You can and will beat the odds.  The exception doesn’t have to become the perception.  It can be you! 

Come back next week for some advice from the whole team of Business Networking and Sex co-authors–these tips will help you achieve your highest potential when it comes to networking and guide you into your brightest future in referral marketing.

People Hate to Network… Not!

I was recently contacted by a reporter from a major U.S. national newspaper who said:

“I was wondering if you might be able to point me in the direction of some research that says that many people don’t like networking?  I see that concept cited all over the web, but I can’t find anyone who has actually conducted a survey or done some sort of study to back it up.”

I sent her the chart in this blog, which comes from the research I did for the book: Business Networking And Sex, (not what you think).   She was very surprised by these results.  She said that she had always heard that people didn’t like to network and so she assumed it was true. 

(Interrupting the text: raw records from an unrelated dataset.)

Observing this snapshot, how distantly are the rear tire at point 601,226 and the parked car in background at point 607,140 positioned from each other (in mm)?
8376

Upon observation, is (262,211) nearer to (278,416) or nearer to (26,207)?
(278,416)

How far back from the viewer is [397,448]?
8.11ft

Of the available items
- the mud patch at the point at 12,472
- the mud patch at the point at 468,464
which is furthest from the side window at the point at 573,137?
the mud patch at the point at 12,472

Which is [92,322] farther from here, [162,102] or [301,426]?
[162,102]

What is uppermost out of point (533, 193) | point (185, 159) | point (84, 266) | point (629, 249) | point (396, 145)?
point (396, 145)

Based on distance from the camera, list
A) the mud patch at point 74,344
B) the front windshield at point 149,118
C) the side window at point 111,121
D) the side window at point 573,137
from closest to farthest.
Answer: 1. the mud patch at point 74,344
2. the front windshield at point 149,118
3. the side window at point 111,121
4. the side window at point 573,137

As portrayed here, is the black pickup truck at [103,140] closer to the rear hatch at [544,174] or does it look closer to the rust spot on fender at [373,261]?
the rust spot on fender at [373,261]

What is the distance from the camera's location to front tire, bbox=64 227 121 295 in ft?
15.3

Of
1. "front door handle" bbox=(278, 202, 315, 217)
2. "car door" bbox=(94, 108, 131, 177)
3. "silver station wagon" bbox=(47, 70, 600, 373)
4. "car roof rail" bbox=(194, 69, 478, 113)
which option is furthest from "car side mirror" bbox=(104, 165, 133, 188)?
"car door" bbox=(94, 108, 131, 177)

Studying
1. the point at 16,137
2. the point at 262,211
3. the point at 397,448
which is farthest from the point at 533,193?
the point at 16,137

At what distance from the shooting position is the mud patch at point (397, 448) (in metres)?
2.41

As you can see in the graph, over 57% of the respondents were comfortable or loved to network!  Only 37% or just somewhat comfortable networking and less than 6% were uncomfortable or did not like networking.  This is substantially different than the impression the news reporter had about the process.

I think there may be two reasons why she may have believed that most people don’t like to network. 

  1. The “proximity effect.”  People tend to take on some of the beliefs of people that they hang out with.  Newspaper writers ‘tend’ to be around other writers and editors.  They generally do not hang out with sales people and entrepreneurs.  However, it is the small business person that is out there selling and networking.  The writer is writing about people she doesn’t tend to be with all the time and may get a point of view about networking from other people – not entrepreneurs.
  2. The “I’m better at this than others effect.” One of the things we learned in doing the research for this book was that most people think “they” are better at networking than “other” people.  This tends to create a belief that other people may not like it because they surely are awkward and poor at it (more to come on a future blog about this topic).

The bottom line is that the majority of business people do like to network or are somewhat comfortable networking.  It is a powerful way to generate business and it sure is a whole lot more interesting that cold-calling!

How about you – do you hate to network, love to network, or something in between???